The series, “Life Correction,” focused on Marlin Dixon, who took part in the 2002 beating death of Charlie Young Jr. by a mob of youths. The event shook residents of the city’s most hardened neighborhoods and made national news. Dixon received the harshest sentence of the youths and corresponded with Causey while serving 18 years — more than half his life — behind bars.
Spread over three installments, the combination of compelling narrative, stunning photography, telling graphics and powerful videos gripped our readership as nothing before, reaching close to 1.5 million viewers.
A retired Milwaukee County judge, who handled the cases of some of Dixon’s cohorts, wrote: “As you know, we are back in a ‘lock ’em up’ mentality with respect to juvenile justice. Hopefully your article will have some effect on it.”
Stories ‘go a long way’ toward transformation in how we see health care
Milwaukee Journal Sentinel reporter Guy Boulton spent a year reporting on one of the largely unspoken realities of our health system: Access to hospitals and doctors alone will not improve the overall health of people who face poverty.

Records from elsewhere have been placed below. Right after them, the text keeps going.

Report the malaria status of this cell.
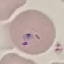
Uninfected.

preparation = thin blood smear
image type = cell patch, automatically extracted from a larger field of view and resized to 64 × 64 pixels
capture = smartphone through the microscope eyepiece
stain = Giemsa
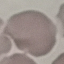 Malaria status: uninfected. Automatically extracted cell patch, resized to 64 × 64 pixels. Photographed with a smartphone camera at the microscope eyepiece. Thin blood film. Giemsa stain.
Locate every leukocyte (white blood cell).
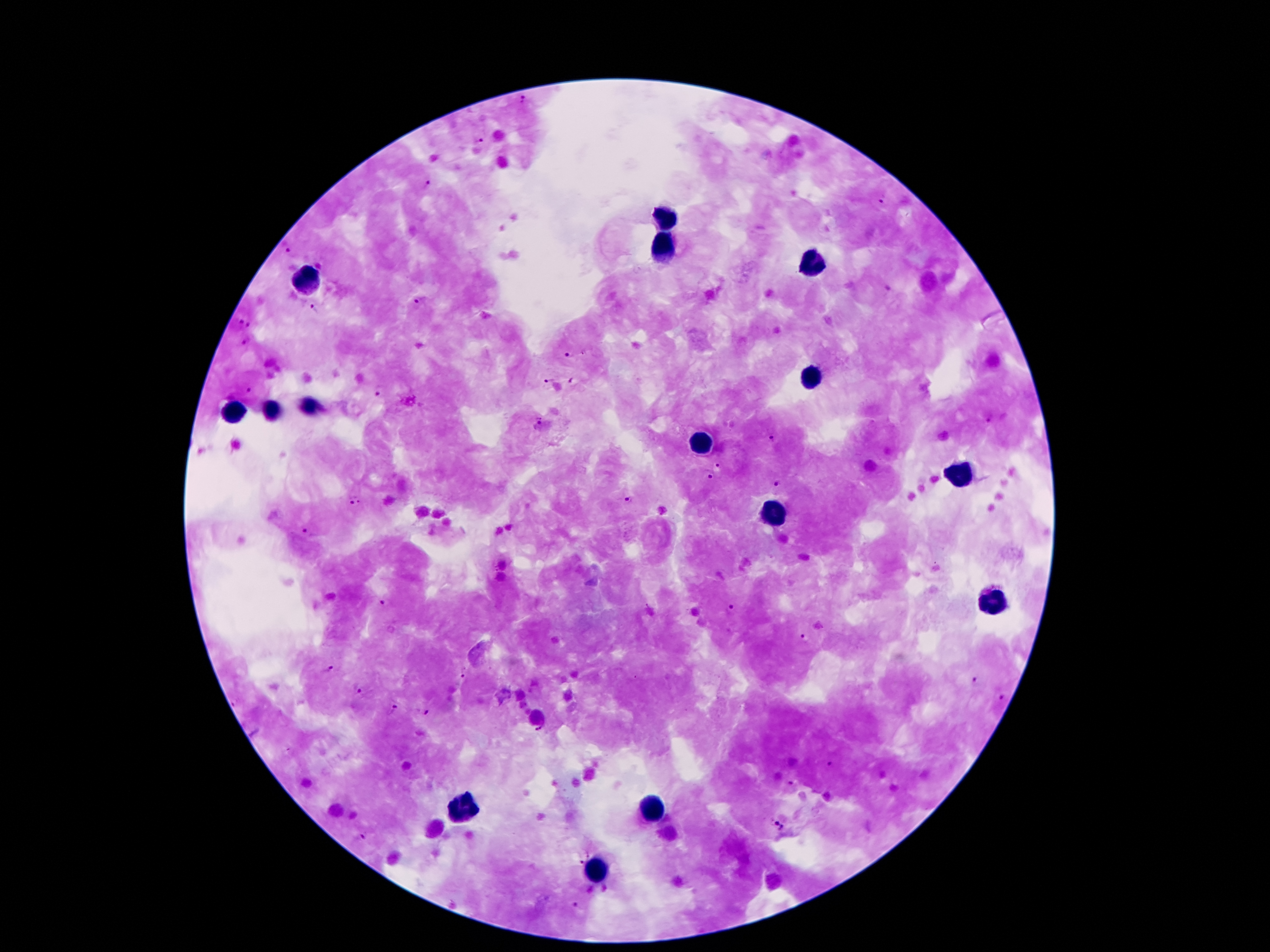

Approximate object centers, in pixels from the top-left corner.
Leukocytes: (x=667, y=218), (x=665, y=248), (x=812, y=265), (x=302, y=286), (x=810, y=376), (x=310, y=404), (x=268, y=408), (x=232, y=412), (x=699, y=443), (x=961, y=472), (x=775, y=512), (x=993, y=599), (x=464, y=806), (x=651, y=813), (x=596, y=876).

Malaria parasite locations: (x=523, y=101), (x=479, y=142), (x=428, y=185), (x=880, y=199), (x=285, y=249), (x=419, y=301), (x=318, y=310), (x=240, y=322), (x=249, y=324), (x=247, y=341), (x=568, y=352), (x=548, y=380), (x=572, y=380), (x=382, y=389), (x=249, y=391), (x=989, y=418), (x=539, y=424), (x=770, y=437), (x=715, y=465), (x=710, y=476), (x=779, y=482), (x=628, y=501), (x=356, y=503), (x=309, y=532), (x=383, y=603), (x=732, y=611), (x=805, y=640), (x=329, y=670), (x=465, y=673), (x=975, y=681), (x=362, y=690), (x=998, y=698), (x=392, y=708), (x=425, y=711), (x=540, y=730), (x=829, y=763), (x=791, y=783), (x=780, y=827), (x=362, y=837), (x=579, y=862), (x=578, y=906). Patient malaria status: positive for Plasmodium falciparum. 100x magnification. Single field of view. Photographed through the microscope eyepiece with a smartphone camera. Image is 1270×952 pixels. Giemsa-stained preparation. Thick blood film.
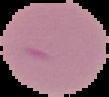

Summary:
  - Image size: 109×97 pixels
  - Image type: segmented cell region with the area outside set to black
  - Malaria status: uninfected
  - Preparation: thin blood film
Identify the parasite.
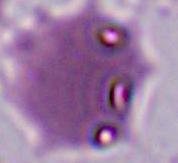
This is Plasmodium.

Summary:
  - Magnification: 400x or 1000x
  - Modality: photomicrograph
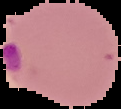

Summary:
  - Malaria status: parasitized
  - Image type: segmented cell region with the area outside set to black
  - Preparation: thin blood film
  - Image size: 121×109 pixels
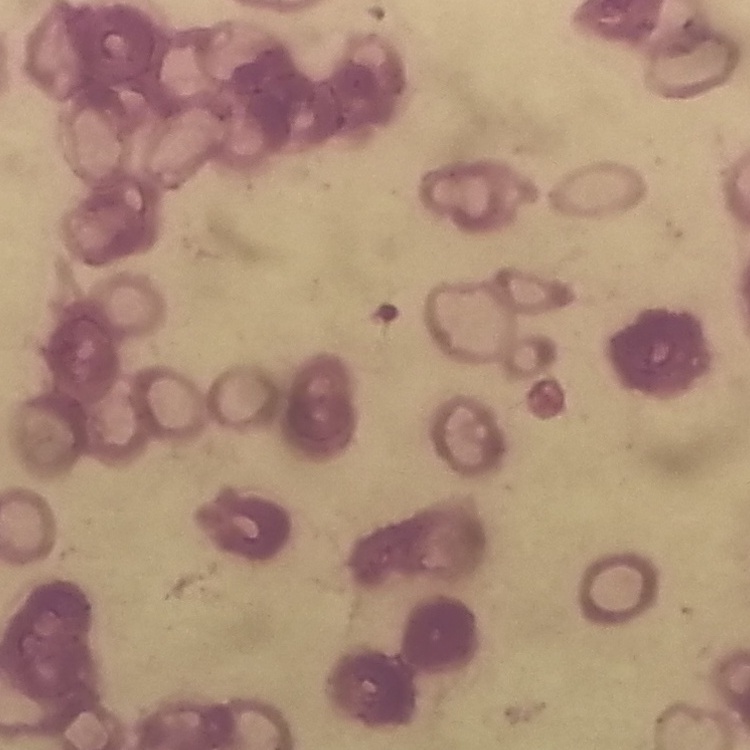 The erythrocytes show rouleaux formation. Stained with either Field's or Giemsa. Thin blood smear. Square crop of a larger photomicrograph.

Housing, food, transportation, income and education can be more important to health than access to even the best physicians and hospitals.
Boulton found that across the country, hundreds of initiatives are beginning to focus on the social determinants, or drivers, of health — the conditions in which people are born, live and work. His series, “A New Prescription,” offered a groundbreaking look at how other developed countries approach healthcare, and how the United States might get better results, and save money, by following their lead.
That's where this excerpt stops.